Exercise passage:

Supply chain disruption has increased costs and complexity for big businesses

supply chain disruption

Two thirds (66%) of large enterprises globally are holding more inventory now than in the pre-pandemic period. In fact, one in five companies (18%) are holding ‘significantly more’ stock. Companies’ increasing focus on taking innovative action to address supply chain disruption is highlighted in a new large-scale survey commissioned by software vendor IFS.

More than 1,450 decision-makers from companies in France, Germany, Scandinavia, the USA, the UK and the United Arab Emirates completed the survey. Seven out of ten respondents (70%) say that they have increased the number of suppliers of materials/products they use in response to recent supply chain issues. In addition, nearly three quarters (72%) of respondents claim that they are sourcing more materials/products from domestic suppliers as a result of these issues.

These additional measures are likely to create more complexity within the supply chain. This comes at a time when the regulatory burden is already increasing (cited by 15% as a primary contributor to their current business disruption) and there is a growing need to leverage the many benefits of the circular economy. On a positive note, 93% of respondents say their company is either embracing the circular economy or plans to do so in the future. However, many respondents indicate that they are facing challenges in terms of delivering on their goals.

Reducing the risk of supply chain disruption

The survey reveals that many large enterprises have already adapted their supply chains in innovative ways to reduce the risk of disruption. These include opting for onshoring to improve security of supply, holding more stock to ensure they can always meet demand, and increasing the number of suppliers they use to avoid having to disappoint customers.

Problems to solve:
a - Rewrite the supply chain article from "Two thirds (66%)" up to and including "software vendor IFS.", replacing "software vendor" with "software company".
b - Write the next part of the supply chain article, picking up after its final sentence.

Data extract:
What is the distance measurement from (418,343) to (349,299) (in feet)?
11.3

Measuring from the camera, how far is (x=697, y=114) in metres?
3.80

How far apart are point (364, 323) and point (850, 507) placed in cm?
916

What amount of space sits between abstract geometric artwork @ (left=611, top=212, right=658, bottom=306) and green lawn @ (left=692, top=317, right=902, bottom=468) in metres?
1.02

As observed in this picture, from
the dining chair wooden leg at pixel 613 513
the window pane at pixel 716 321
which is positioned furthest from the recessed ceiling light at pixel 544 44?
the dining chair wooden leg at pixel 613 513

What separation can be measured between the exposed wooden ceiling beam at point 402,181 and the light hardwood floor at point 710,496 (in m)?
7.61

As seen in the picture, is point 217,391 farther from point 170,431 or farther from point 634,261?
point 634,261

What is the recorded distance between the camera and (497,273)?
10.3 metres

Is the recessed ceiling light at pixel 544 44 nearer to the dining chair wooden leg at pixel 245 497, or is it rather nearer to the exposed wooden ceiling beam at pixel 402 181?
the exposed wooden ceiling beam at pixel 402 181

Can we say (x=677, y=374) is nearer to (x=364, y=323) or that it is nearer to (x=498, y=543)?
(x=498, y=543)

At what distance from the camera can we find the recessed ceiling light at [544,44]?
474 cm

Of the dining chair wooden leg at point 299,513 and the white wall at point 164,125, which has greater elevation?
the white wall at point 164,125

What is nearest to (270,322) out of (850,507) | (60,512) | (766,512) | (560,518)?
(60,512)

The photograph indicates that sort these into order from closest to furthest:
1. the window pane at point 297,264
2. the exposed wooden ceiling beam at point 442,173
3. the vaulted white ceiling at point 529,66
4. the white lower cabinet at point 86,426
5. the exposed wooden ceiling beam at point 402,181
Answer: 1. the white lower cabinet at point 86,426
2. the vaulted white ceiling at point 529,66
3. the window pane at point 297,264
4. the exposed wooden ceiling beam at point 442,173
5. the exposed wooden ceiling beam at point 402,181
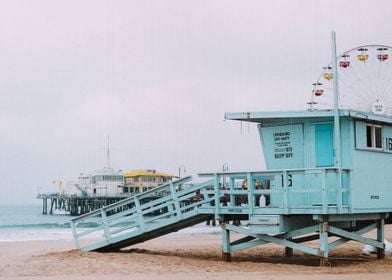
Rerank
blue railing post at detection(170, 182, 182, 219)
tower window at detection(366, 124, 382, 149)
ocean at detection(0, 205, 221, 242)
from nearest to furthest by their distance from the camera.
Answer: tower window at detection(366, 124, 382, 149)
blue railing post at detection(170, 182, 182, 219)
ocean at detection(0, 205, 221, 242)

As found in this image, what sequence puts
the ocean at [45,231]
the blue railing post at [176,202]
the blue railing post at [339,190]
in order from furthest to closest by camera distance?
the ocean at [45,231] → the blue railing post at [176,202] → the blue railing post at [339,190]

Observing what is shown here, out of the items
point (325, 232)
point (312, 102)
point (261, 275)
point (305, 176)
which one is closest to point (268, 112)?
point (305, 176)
...
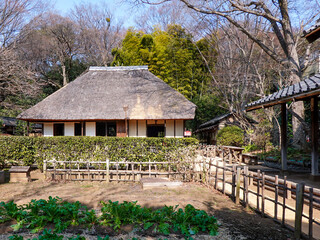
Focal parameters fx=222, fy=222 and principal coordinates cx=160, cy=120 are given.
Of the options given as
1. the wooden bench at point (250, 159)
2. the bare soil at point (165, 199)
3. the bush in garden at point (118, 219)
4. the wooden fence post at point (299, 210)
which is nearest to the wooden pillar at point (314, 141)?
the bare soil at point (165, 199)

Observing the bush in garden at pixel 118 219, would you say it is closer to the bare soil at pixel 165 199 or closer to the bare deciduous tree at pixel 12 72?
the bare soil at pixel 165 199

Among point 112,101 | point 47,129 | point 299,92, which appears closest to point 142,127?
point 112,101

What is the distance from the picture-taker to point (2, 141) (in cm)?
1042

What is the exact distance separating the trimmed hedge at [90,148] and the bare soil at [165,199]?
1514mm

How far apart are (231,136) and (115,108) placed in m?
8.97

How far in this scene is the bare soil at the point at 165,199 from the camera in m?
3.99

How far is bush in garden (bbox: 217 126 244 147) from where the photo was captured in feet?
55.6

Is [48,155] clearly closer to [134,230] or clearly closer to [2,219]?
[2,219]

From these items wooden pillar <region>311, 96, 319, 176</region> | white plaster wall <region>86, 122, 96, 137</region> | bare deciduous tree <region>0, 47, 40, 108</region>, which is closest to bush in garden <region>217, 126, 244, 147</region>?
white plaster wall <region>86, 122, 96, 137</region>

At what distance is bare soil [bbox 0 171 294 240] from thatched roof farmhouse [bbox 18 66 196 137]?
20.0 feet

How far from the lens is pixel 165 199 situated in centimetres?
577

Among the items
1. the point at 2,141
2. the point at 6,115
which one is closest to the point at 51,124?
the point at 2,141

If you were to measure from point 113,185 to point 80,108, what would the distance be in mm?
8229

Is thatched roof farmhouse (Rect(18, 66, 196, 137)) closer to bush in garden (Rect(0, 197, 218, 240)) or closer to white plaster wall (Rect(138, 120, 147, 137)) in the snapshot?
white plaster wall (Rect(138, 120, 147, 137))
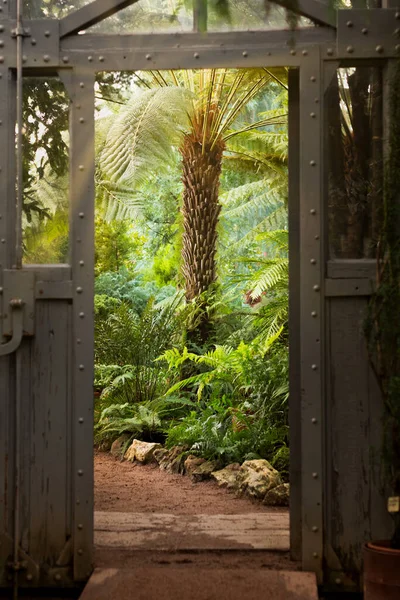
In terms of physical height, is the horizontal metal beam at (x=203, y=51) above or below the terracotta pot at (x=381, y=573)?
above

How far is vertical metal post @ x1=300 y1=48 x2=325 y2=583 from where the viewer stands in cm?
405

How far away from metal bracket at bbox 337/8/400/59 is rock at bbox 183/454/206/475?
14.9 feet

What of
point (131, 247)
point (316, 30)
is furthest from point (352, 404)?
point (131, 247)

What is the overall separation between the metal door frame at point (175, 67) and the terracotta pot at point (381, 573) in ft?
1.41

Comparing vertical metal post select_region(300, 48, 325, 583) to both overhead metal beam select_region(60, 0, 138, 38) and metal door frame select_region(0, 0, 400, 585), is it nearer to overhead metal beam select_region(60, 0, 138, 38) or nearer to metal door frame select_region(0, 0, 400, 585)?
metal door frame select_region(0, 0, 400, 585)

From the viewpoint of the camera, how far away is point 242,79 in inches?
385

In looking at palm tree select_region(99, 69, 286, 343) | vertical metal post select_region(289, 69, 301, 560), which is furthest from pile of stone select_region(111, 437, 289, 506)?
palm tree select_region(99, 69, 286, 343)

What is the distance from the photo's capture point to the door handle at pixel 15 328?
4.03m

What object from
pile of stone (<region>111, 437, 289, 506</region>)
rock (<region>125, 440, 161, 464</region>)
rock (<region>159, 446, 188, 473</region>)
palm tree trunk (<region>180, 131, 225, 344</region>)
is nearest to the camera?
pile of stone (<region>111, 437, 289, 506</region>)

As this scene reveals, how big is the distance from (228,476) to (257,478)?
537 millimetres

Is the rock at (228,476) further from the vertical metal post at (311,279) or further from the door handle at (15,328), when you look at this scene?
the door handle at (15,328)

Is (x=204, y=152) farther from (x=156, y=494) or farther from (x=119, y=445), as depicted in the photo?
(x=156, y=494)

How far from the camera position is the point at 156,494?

Responses in order:
a -
Two thirds (66%) of large enterprises globally are holding more inventory now than in the pre-pandemic period. In fact, one in five companies (18%) are holding ‘significantly more’ stock. Companies’ increasing focus on taking innovative action to address supply chain disruption is highlighted in a new large-scale survey commissioned by software company IFS.

b -
“Large businesses are likely to incur much higher costs and other negative financial impacts because of the measures they are taking to mitigate disruption. Onshoring the supply chain will often lead to having to invest in more expensive raw materials or product components, especially as inflation ramps up, while keeping stock on hand will tie up significant sums that could otherwise be ‘working’ for the business,” comments Maggie Slowik, Global Industry Director for Manufacturing at IFS.

Talent shortage

The survey also shows that many large businesses are suffering from a shortage of talent. 65% of respondents say that their organization is finding it difficult to fill vacancies, with a lack of qualified applicants and a lack of skilled talent being the most common reasons for this. Furthermore, 39% expect that disruption related to the skills shortage within their organization will last beyond the end of 2022.

Slowik adds: “Businesses urgently need to find a solution that can help them to manage this disruption which with price volatility is escalating ever further, transition to a circular economy, and address the supply chain complexities we are dealing with today. To do this, especially when skills are in short supply, they will ultimately need to invest in technology that delivers the agility and fast time to insight that they need to better forecast demand.”